Exercise objective – Write the next part of the forum post about propellers and outboard engine tuning, picking up after its final sentence.

The 442 and 640, are the common work around blades for me too, but, they are seriously, laughingly reduced to small proportions....

I've been turned to 1440's by a friend, that has always set the bar in tunnel tuning here..... Search there! Night and day.

Unexplained as to why the OB's are so critical on pipe length, the first problem I search, (tight seal, double springs, and knocked around after kiting).... if it aint hitting normally......

Fuel it, throw it, row it..... sweating over the tunnels and scratching my head..... good testing Mike
 
Dub. dont know, for, I've seen massive results from any nova i've been privileged to own.... While not of the water restriction crowd, generally, and i've seen in my travels anything from trick inlets on the motor, to collets and zipties slowing the flow.... maybe a point of interest...... (like you needed more variables)... Air cooled and a cut down head, tested to be massively finicky and not worth the headache.

The 442 and 640, are the common work around blades for me too, but, they are seriously, laughingly reduced to small proportions....

I've been turned to 1440's by a friend, that has always set the bar in tunnel tuning here..... Search there! Night and day.

Unexplained as to why the OB's are so critical on pipe length, the first problem I search, (tight seal, double springs, and knocked around after kiting).... if it aint hitting normally......

Fuel it, throw it, row it..... sweating over the tunnels and scratching my head..... good testing Mike
My biggest problem is that I don't have many props for a direct drive 21 o/b. I have a bunch for the XM but they are really on the smallish size. The only other prop I have in that catagory is a 40x53 that I bought on here and it was cut down :(

The engine has layed down and tried to humm a couple times out of about 40 runs but something held it back and at that point it sounded a little weak. Most of the time it acts like it has big torque. You run the 442 a little deep the engine will consistantly

blast itself out of the water but the speed doesn't continue to climb. I had tried a full size Prather 220 with a similar story but it was like being in 1st gear all the time.

I think alot of it is the stock comustion chamber volume. The known volume of the

"bubble only" is .18cc and I haven't measured the dish in the piston. I think there's alot more in that dish than I estimated,, likely may have a combined volume over .20cc.

Data excerpts –
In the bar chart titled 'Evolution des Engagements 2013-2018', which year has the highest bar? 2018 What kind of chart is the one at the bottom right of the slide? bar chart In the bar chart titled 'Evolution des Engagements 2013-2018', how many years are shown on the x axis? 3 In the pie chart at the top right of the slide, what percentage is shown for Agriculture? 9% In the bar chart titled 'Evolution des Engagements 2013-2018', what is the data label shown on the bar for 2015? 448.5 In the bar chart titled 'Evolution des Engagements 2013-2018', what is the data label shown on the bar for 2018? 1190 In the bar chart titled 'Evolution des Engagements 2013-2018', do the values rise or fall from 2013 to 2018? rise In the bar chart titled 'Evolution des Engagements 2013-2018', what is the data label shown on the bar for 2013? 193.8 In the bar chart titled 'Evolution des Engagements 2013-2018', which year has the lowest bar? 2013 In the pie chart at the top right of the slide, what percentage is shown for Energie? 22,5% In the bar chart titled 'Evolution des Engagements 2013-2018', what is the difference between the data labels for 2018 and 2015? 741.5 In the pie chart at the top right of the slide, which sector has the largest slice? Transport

---

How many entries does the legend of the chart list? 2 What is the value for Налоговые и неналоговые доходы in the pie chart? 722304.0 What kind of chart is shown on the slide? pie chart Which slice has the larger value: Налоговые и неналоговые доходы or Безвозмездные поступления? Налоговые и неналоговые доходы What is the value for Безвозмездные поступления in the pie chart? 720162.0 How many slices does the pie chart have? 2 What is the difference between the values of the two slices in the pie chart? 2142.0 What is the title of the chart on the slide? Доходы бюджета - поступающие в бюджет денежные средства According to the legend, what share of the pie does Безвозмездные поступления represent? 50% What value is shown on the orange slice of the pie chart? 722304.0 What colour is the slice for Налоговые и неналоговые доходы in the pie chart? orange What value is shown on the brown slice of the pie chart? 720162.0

Answer space –
I thought I could make it work by running lower nitro and squeeze the snot outa the headspace and get that large charge to tick off. I got it to tick off alright but I think its a little late in the burn for a cruise missle run. The max I could take off the angled squish face is .008", without a head shim that would be .004" H/S. I got no idea how much that would reduce the volume,, and like I said before I had trimmed a P-5 button to .16cc volume with a perfect angled squish cut and Nadda there too, hmmm
 
Jerry... you get the motor at your best theory.... and PM me your address.... gimme some time.... in all seriousness, and why, the props I have that work, and spool, look like little 535's....... barring the 1440 series....

found and realized, also, that the italian conversions like the bigger belly pipes.... the C/F with the little belly rocks, but it makes for a finite measurement....

Something's wacked, for I know, other than clearance, a ton of guys just run the factory button upon conversion, and do great.....

abliity to step on the volume is yours to try, easily.... but it should be performing regardless....

The 215 is your friend.... I have taken the 20's waaaay down for testing, and may as well take a 15 up.......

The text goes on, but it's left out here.